Ia berbalik ke belakang dan mengarahkan tali itu tepat di atas lilin yang menyala. Pijaran api mulai menjilat serat-serat taling tambang. Untuk mempercepatnya, Donni merenggangkan dan menarik kuat talinya agar cepat putus.
Di sana, ibu Hesty sudah menenggakkan pijakan kakinya yang sempat goyah. Ibu Hesty kembali menajamkan sorot matanya yang bengis dan tidak mengenal rasa ampun. Lutut Lina bergetar. Ia tak mampu menahan ketakutannya.
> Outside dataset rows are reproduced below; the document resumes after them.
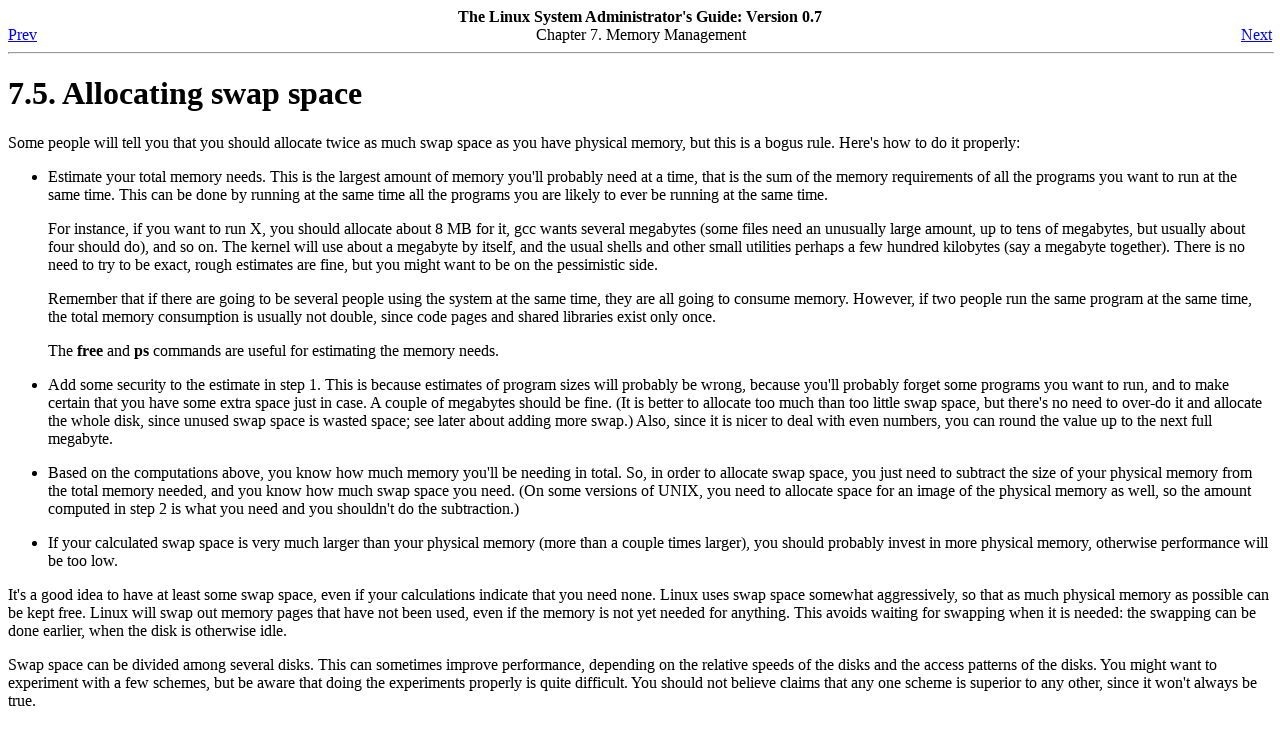

--- FILE ---
content_type: text/html; charset=UTF-8
request_url: https://eric.thelin.org/docs/LDP/sag/swap-allocation.html
body_size: 2291
content:
<HTML
><HEAD
><TITLE
>Allocating swap space</TITLE
><META
NAME="GENERATOR"
CONTENT="Modular DocBook HTML Stylesheet Version 1.63
"><LINK
REL="HOME"
TITLE="The Linux System Administrator's Guide"
HREF="index.html"><LINK
REL="UP"
TITLE="Memory Management"
HREF="memory-management.html"><LINK
REL="PREVIOUS"
TITLE="Sharing swap spaces with other operating systems"
HREF="x1828.html"><LINK
REL="NEXT"
TITLE="The buffer cache"
HREF="buffer-cache.html"></HEAD
><BODY
CLASS="SECT1"
BGCOLOR="#FFFFFF"
TEXT="#000000"
LINK="#0000FF"
VLINK="#840084"
ALINK="#0000FF"
><DIV
CLASS="NAVHEADER"
><TABLE
WIDTH="100%"
BORDER="0"
CELLPADDING="0"
CELLSPACING="0"
><TR
><TH
COLSPAN="3"
ALIGN="center"
>The Linux System Administrator's Guide: Version 0.7</TH
></TR
><TR
><TD
WIDTH="10%"
ALIGN="left"
VALIGN="bottom"
><A
HREF="x1828.html"
>Prev</A
></TD
><TD
WIDTH="80%"
ALIGN="center"
VALIGN="bottom"
>Chapter 7. Memory Management</TD
><TD
WIDTH="10%"
ALIGN="right"
VALIGN="bottom"
><A
HREF="buffer-cache.html"
>Next</A
></TD
></TR
></TABLE
><HR
ALIGN="LEFT"
WIDTH="100%"></DIV
><DIV
CLASS="SECT1"
><H1
CLASS="SECT1"
><A
NAME="SWAP-ALLOCATION"
>7.5. Allocating swap space</A
></H1
><P
>Some people will tell you that you should allocate twice as 
	much swap space as you have physical memory, but this is a bogus
	rule. Here's how to do it properly:

	<P
></P
><UL
><LI
><P
> Estimate your total memory needs.  This is the largest
	amount of memory you'll probably need at a time, that is the
	sum of the memory requirements of all the programs you want to
	run at the same time.  This can be done by running at the same
	time all the programs you are likely to ever be running at the
	same time.  </P
><P
>For instance, if you want to run X, you should allocate
	about 8 MB for it, gcc wants several megabytes (some
	files need an unusually large amount, up to tens of
	megabytes, but usually about four should do), and so on.
	The kernel will use about a megabyte by itself, and the
	usual shells and other small utilities perhaps a few
	hundred kilobytes (say a megabyte together).  There is
	no need to try to be exact, rough estimates are fine,
	but you might want to be on the pessimistic side.</P
><P
>Remember that if there are going to be several people
	using the system at the same time, they are all going
	to consume memory.  However, if two people run the same
	program at the same time, the total memory consumption
	is usually not double, since code pages and shared
	libraries exist only once.</P
><P
>The <B
CLASS="COMMAND"
>free</B
> and <B
CLASS="COMMAND"
>ps</B
>
	commands are useful for estimating the memory needs.
	
	</P
></LI
><LI
><P
>Add some security to the estimate in step 1.  This is because
	estimates of program sizes will probably be wrong, because
	you'll probably forget some programs you want to run, and to
	make certain that you have some extra space just in case.  A
	couple of megabytes should be fine.  (It is better to allocate
	too much than too little swap space, but there's no need to
	over-do it and allocate the whole disk, since unused swap space
	is wasted space; see later about adding more swap.)  Also,
	since it is nicer to deal with even numbers, you can round the
	value up to the next full megabyte.</P
></LI
><LI
><P
>Based on the computations above, you know how much memory
	you'll be needing in total.  So, in order to allocate swap
	space, you just need to subtract the size of your physical
	memory from the total memory needed, and you know how much
	swap space you need.  (On some versions of UNIX, you need to
	allocate space for an image of the physical memory as well, so
	the amount computed in step 2 is what you need and you shouldn't
	do the subtraction.)</P
></LI
><LI
><P
>If your calculated swap space is very much larger than your
	physical memory (more than a couple times larger), you should
	probably invest in more physical memory, otherwise performance
	will be too low.</P
></LI
></UL
>
    
	</P
><P
>It's a good idea to have at least some swap space, even if
	your calculations indicate that you need none. Linux uses
	swap space somewhat aggressively, so that as much physical
	memory as possible can be kept free. Linux will swap out
	memory pages that have not been used, even if the memory
	is not yet needed for anything. This avoids waiting for
	swapping when it is needed: the swapping can be done
	earlier, when the disk is otherwise idle.</P
><P
>Swap space can be divided among several disks. This
	can sometimes improve performance, depending on the
	relative speeds of the disks and the access patterns
	of the disks. You might want to experiment with a few
	schemes, but be aware that doing the experiments
	properly is quite difficult. You should not believe
	claims that any one scheme is superior to any other,
	since it won't always be true.
	</P
></DIV
><DIV
CLASS="NAVFOOTER"
><HR
ALIGN="LEFT"
WIDTH="100%"><TABLE
WIDTH="100%"
BORDER="0"
CELLPADDING="0"
CELLSPACING="0"
><TR
><TD
WIDTH="33%"
ALIGN="left"
VALIGN="top"
><A
HREF="x1828.html"
>Prev</A
></TD
><TD
WIDTH="34%"
ALIGN="center"
VALIGN="top"
><A
HREF="index.html"
>Home</A
></TD
><TD
WIDTH="33%"
ALIGN="right"
VALIGN="top"
><A
HREF="buffer-cache.html"
>Next</A
></TD
></TR
><TR
><TD
WIDTH="33%"
ALIGN="left"
VALIGN="top"
>Sharing swap spaces with other operating systems</TD
><TD
WIDTH="34%"
ALIGN="center"
VALIGN="top"
><A
HREF="memory-management.html"
>Up</A
></TD
><TD
WIDTH="33%"
ALIGN="right"
VALIGN="top"
>The buffer cache</TD
></TR
></TABLE
></DIV
></BODY
></HTML
>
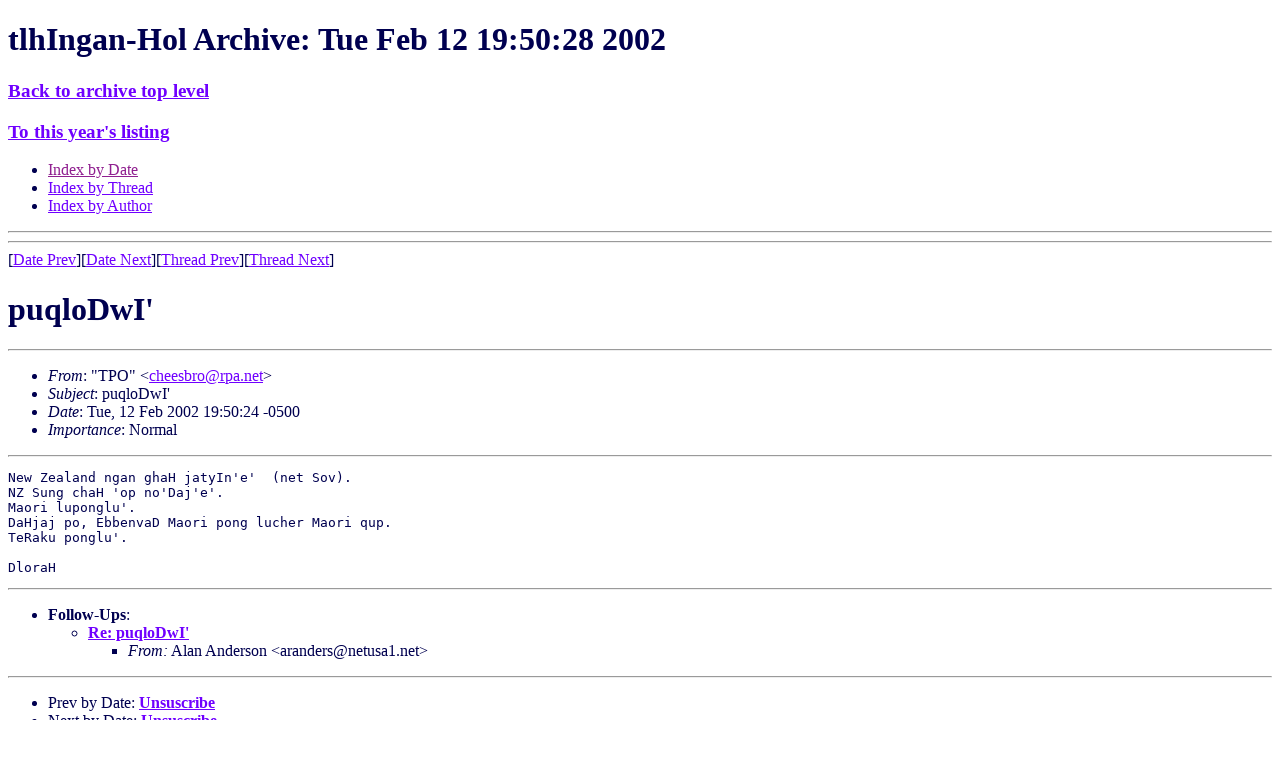

--- FILE ---
content_type: text/html
request_url: https://www.kli.org/tlhIngan-Hol/2002/February/msg00311.html
body_size: 2464
content:
<!-- MHonArc v2.4.9 -->
<!--X-Subject: puqloDwI' -->
<!--X-From-R13: "FBA" <purrfoebNecn.arg> -->
<!--X-Date: 13 Feb 2002 00:50:28 &#45;0000 -->
<!--X-Message-Id: 000001c1b428$6c2155a0$9651e8cd@dlorah -->
<!--X-Content-Type: text/plain -->
<!--X-Head-End-->
<!DOCTYPE HTML PUBLIC "-//W3C//DTD HTML 4.01 Transitional//EN" "http://www.w3.org/TR/html4/loose.dtd">
<HTML>
<HEAD>
<TITLE> puqloDwI'</TITLE>
<LINK REL='stylesheet' title='Normal Style' HREF='/klistyle.css'>
<link rel='alternate stylesheet' title='Testing only!' href='/altstyle1.css'>
<link rel="SHORTCUT ICON" href="/favicon.ico">
<link rel="ICON" href="/favicon.ico">
<meta http-equiv="Content-Type" content="text/html; charset=iso-8859-1">
<LINK REV='made' HREF='http://www.mhonarc.org/'>
<link rel="contents" href="/#sitemap" title="Site Map">
<link rel="bookmark" href="/wiki/" title="KLI Wiki">
<link rel="bookmark" href="/tlhIngan-Hol/" title="Email Archives">
<link rel="glossary" href="/tlh/newwords.html" title="New Klingon Words">
<link rel="up" title="Index of this month" href="./">
<link rel="top" href="/tlhIngan-Hol/" title="Archive Top Level">
<link rel="search" href="/cgi-bin/webglimpse.cgi" title="Search the Archives">
<link rel="last" href="/tlhIngan-Hol//current/" title="Latest Month">

<link rel='stylesheet' id='google-webfonts-css'  href='http://fonts.googleapis.com/css?family=Ubuntu%3A300%2C400%2C700%7C&#038;subset=latin%2Clatin-ext&#038;ver=3.8.1' type='text/css' media='all' />
<link rel='stylesheet' id='bootstrap-css'  href='http://www.kli.org/wp-content/themes/firmasite/assets/themes/simplex/bootstrap.min.css?ver=3.8.1' type='text/css' media='all' />
<link rel='stylesheet' id='firmasite-style-css'  href='http://www.kli.org/wp-content/themes/firmasite/style.css?ver=3.8.1' type='text/css' media='all' />
</HEAD>
<BODY  text="#000050" link="#7000ff"
 alink="#ff0000" vlink="#902090">

<H1>tlhIngan-Hol Archive: Tue Feb 12 19:50:28 2002</H1>
<h3><A HREF="/tlhIngan-Hol/">Back to archive top level</A></h3>
<H3><A HREF="../">To this year's listing</A></H3>
<UL>
<LI><A HREF="">Index by Date</A>
<LI><A HREF="thread.html">Index by Thread</A>
<LI><A HREF="author.html">Index by Author</A>
</UL>
<HR>
<!--X-Body-Begin-->
<!--X-User-Header-->
<!--X-User-Header-End-->
<!--X-TopPNI-->
<HR>
[<a href="msg00310.html">Date Prev</a>][<a href="msg00312.html">Date Next</a>][<a href="msg00406.html">Thread Prev</a>][<a href="msg00314.html">Thread Next</a>]

<!--X-TopPNI-End-->
<!--X-MsgBody-->
<!--X-Subject-Header-Begin-->
<h1>puqloDwI'</h1>
<hr>
<!--X-Subject-Header-End-->
<!--X-Head-of-Message-->
<ul>
<li><em>From</em>: &quot;TPO&quot; &lt;<A HREF="/cdn-cgi/l/email-protection#26454e4343554454496654564708484352"><span class="__cf_email__" data-cfemail="3a59525f5f495848557a484a5b14545f4e">[email&#160;protected]</span></A>&gt;</li>
<li><em>Subject</em>: puqloDwI'</li>
<li><em>Date</em>: Tue, 12 Feb 2002 19:50:24 -0500</li>
<li><em>Importance</em>: Normal</li>
</ul>
<!--X-Head-of-Message-End-->
<!--X-Head-Body-Sep-Begin-->
<hr>
<!--X-Head-Body-Sep-End-->
<!--X-Body-of-Message-->
<pre>
New Zealand ngan ghaH jatyIn'e'  (net Sov).
NZ Sung chaH 'op no'Daj'e'.
Maori luponglu'.
DaHjaj po, EbbenvaD Maori pong lucher Maori qup.
TeRaku ponglu'.

DloraH
</pre>

<!--X-Body-of-Message-End-->
<!--X-MsgBody-End-->
<!--X-Follow-Ups-->
<hr>
<ul><li><strong>Follow-Ups</strong>:
<ul>
<li><strong><a name="00314" href="msg00314.html">Re: puqloDwI'</a></strong>
<ul><li><em>From:</em> Alan Anderson &lt;<a href="/cdn-cgi/l/email-protection" class="__cf_email__" data-cfemail="58392a39363c3d2a2b18363d2c2d2b396976363d2c">[email&#160;protected]</a>&gt;</li></ul></li>
</ul></li></ul>
<!--X-Follow-Ups-End-->
<!--X-References-->
<!--X-References-End-->
<!--X-BotPNI-->
<HR>
<UL>
<li>Prev by Date:
<strong><a href="msg00310.html">Unsuscribe</a></strong>
</li>
<li>Next by Date:
<strong><a href="msg00312.html">Unsuscribe</a></strong>
</li>

<li>Prev by thread:
<strong><a href="msg00406.html">Re: patlh DIbmey je</a></strong>
</li>
<li>Next by thread:
<strong><a href="msg00314.html">Re: puqloDwI'</a></strong>
</li>

<LI>Index(es):
<UL>
<LI><A HREF="#00311"><STRONG>Date</STRONG></A></LI>
<LI><A HREF="thread.html#00311"><STRONG>Thread</STRONG></A></LI>
<LI><A HREF="author.html#00311"><STRONG>Author</STRONG></A></LI>
</UL>
</LI>
</UL>

<!--X-BotPNI-End-->
<!--X-User-Footer-->
<!--X-User-Footer-End-->
<h3><A HREF="/tlhIngan-Hol/">Back to archive top level</A></h3>
<HR>

<script data-cfasync="false" src="/cdn-cgi/scripts/5c5dd728/cloudflare-static/email-decode.min.js"></script><script src="http://www.kli.org/wp-content/plugins/advanced-iframe/js/ai_external.js" type="dc002b7f61ddf778c019ec95-text/javascript"></script>
<script src="/cdn-cgi/scripts/7d0fa10a/cloudflare-static/rocket-loader.min.js" data-cf-settings="dc002b7f61ddf778c019ec95-|49" defer></script><script defer src="https://static.cloudflareinsights.com/beacon.min.js/vcd15cbe7772f49c399c6a5babf22c1241717689176015" integrity="sha512-ZpsOmlRQV6y907TI0dKBHq9Md29nnaEIPlkf84rnaERnq6zvWvPUqr2ft8M1aS28oN72PdrCzSjY4U6VaAw1EQ==" data-cf-beacon='{"version":"2024.11.0","token":"5a3f08e495c44bd6b4c56c9aaef9a46b","server_timing":{"name":{"cfCacheStatus":true,"cfEdge":true,"cfExtPri":true,"cfL4":true,"cfOrigin":true,"cfSpeedBrain":true},"location_startswith":null}}' crossorigin="anonymous"></script>
<script>(function(){function c(){var b=a.contentDocument||a.contentWindow.document;if(b){var d=b.createElement('script');d.innerHTML="window.__CF$cv$params={r:'9bf993e38d20ec72',t:'MTc2ODY5MTk2OA=='};var a=document.createElement('script');a.src='/cdn-cgi/challenge-platform/scripts/jsd/main.js';document.getElementsByTagName('head')[0].appendChild(a);";b.getElementsByTagName('head')[0].appendChild(d)}}if(document.body){var a=document.createElement('iframe');a.height=1;a.width=1;a.style.position='absolute';a.style.top=0;a.style.left=0;a.style.border='none';a.style.visibility='hidden';document.body.appendChild(a);if('loading'!==document.readyState)c();else if(window.addEventListener)document.addEventListener('DOMContentLoaded',c);else{var e=document.onreadystatechange||function(){};document.onreadystatechange=function(b){e(b);'loading'!==document.readyState&&(document.onreadystatechange=e,c())}}}})();</script></BODY>
</HTML>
“Cepatlah Donni!” dengus Lina. Tinggal satu meter lagi, ibu Hesty bisa saja mengakhiri kesempatan hidupnya dalam sekejap.
“Pergilah kau ke neraka!”
Donni merentangkan kedua tangan boneka dan mengarahkan badan boneka itu tepat di bagian dadanya. Tinggal beberapa senti lagi, ujung mata pisau yang lancip itu, akan menancap kening Donni.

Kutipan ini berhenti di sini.